RE: [RFC PATCH v1 1/2] mm/memory-failure: introduce global MFR policy

"Luck, Tony" <tony.luck@xxxxxxxxx> · Fri, 11 Oct 2024 19:44:34 +0000

> Something like by way of userfaultfd,  kernel provides a new/clean 
> hugetlb page, copied over good data from the clean subpages and then 
> present the clean hugetlb page to user process with indication that 
> subpage x is a substitute of the poisoned old subpage x, hence its data 
> might need a refill?  I am not sure how exactly to pull this through as 
> the even is not a page-fault, but just wondering whether something like 
> this is possible.

This requires serious levels of sophistication from the application.
If some thread still accesses the "lost" data, there's no signal that
anything went wrong. It just reads whatever data the kernel filled the
poisoned area with. For some applications there might be some
data pattern that would help track this down. But no general answer.

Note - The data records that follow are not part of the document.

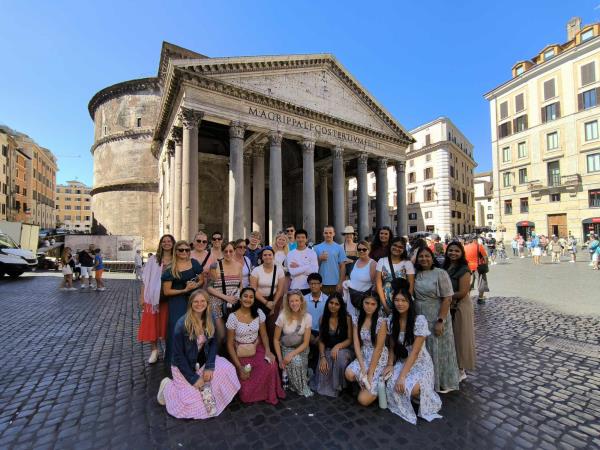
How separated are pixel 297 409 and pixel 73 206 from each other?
10070 centimetres

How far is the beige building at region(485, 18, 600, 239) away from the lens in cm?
2698

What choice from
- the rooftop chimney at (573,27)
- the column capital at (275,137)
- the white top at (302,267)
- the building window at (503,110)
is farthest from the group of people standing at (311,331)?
the rooftop chimney at (573,27)

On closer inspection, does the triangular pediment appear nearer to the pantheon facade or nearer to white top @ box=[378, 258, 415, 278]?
the pantheon facade

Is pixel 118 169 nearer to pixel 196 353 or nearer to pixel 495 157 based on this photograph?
pixel 196 353

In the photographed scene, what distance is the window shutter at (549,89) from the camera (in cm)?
2947

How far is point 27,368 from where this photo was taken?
4.58m

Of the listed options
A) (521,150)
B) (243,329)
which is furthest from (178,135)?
(521,150)

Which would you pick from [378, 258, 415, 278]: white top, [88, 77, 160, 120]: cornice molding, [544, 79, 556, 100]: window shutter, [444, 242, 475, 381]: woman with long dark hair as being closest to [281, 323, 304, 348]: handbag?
[378, 258, 415, 278]: white top

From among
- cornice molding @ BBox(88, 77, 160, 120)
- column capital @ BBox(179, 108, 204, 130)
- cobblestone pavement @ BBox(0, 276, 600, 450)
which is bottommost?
cobblestone pavement @ BBox(0, 276, 600, 450)

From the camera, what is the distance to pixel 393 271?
397 cm

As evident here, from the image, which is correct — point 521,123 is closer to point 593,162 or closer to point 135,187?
point 593,162

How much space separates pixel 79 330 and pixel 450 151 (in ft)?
136

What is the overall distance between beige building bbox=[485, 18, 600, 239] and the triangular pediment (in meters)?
16.5

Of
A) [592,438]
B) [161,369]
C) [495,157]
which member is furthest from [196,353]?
[495,157]
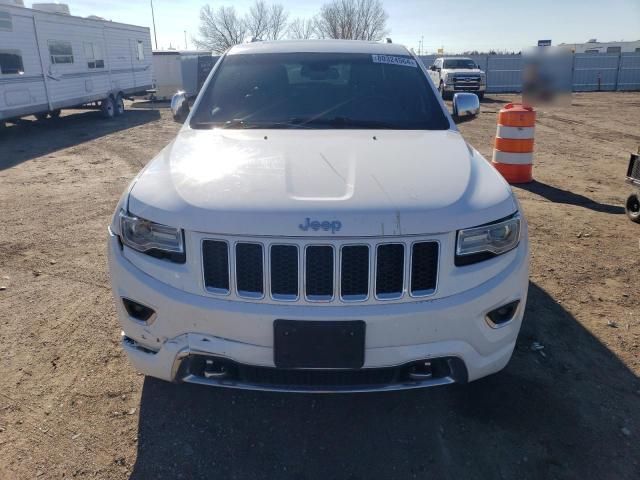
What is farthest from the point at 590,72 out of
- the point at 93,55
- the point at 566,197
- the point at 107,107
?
the point at 93,55

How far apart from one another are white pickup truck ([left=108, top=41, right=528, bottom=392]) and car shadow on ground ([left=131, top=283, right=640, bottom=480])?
1.43 ft

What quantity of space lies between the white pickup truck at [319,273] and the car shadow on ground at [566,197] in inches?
190

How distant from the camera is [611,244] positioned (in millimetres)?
5332

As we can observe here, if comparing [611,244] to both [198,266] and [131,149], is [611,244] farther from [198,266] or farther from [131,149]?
[131,149]

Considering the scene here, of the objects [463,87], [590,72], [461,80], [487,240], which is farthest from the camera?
[590,72]

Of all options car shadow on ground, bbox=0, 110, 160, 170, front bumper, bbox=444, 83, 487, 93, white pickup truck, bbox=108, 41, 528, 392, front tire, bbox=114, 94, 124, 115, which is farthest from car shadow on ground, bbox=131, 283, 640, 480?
front bumper, bbox=444, 83, 487, 93

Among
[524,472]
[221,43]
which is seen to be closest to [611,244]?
[524,472]

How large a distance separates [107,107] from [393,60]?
1646 centimetres

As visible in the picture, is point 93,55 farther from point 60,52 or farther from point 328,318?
point 328,318

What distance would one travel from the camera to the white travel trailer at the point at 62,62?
1258cm

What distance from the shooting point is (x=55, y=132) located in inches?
577

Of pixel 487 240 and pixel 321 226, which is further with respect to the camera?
pixel 487 240

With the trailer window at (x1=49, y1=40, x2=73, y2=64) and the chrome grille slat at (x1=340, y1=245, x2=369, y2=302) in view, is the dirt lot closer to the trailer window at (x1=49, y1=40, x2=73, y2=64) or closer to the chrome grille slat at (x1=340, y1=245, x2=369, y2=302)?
the chrome grille slat at (x1=340, y1=245, x2=369, y2=302)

On the plus side, the amount of "lost" data need not be a page.
On Intel the poison unit is a cache line (64 bytes). So more of the
original data can potentially be preserved. This might be useful
for applications using regular pages as well as those using huge pages.

When Linux first implemented recovery, we had hopes that applications
like databases would be able to implement their own recovery. Losing
a whole page turned out to be problematic as in some implementations
the metadata for a database entry was stored at the start of the memory
block. So the SIGBUS would provide the virtual address, and it wasn't
of any practical use to determine which data structure(s) were affected
without some massive restructure of the code to separate metadata
from data.

-Tony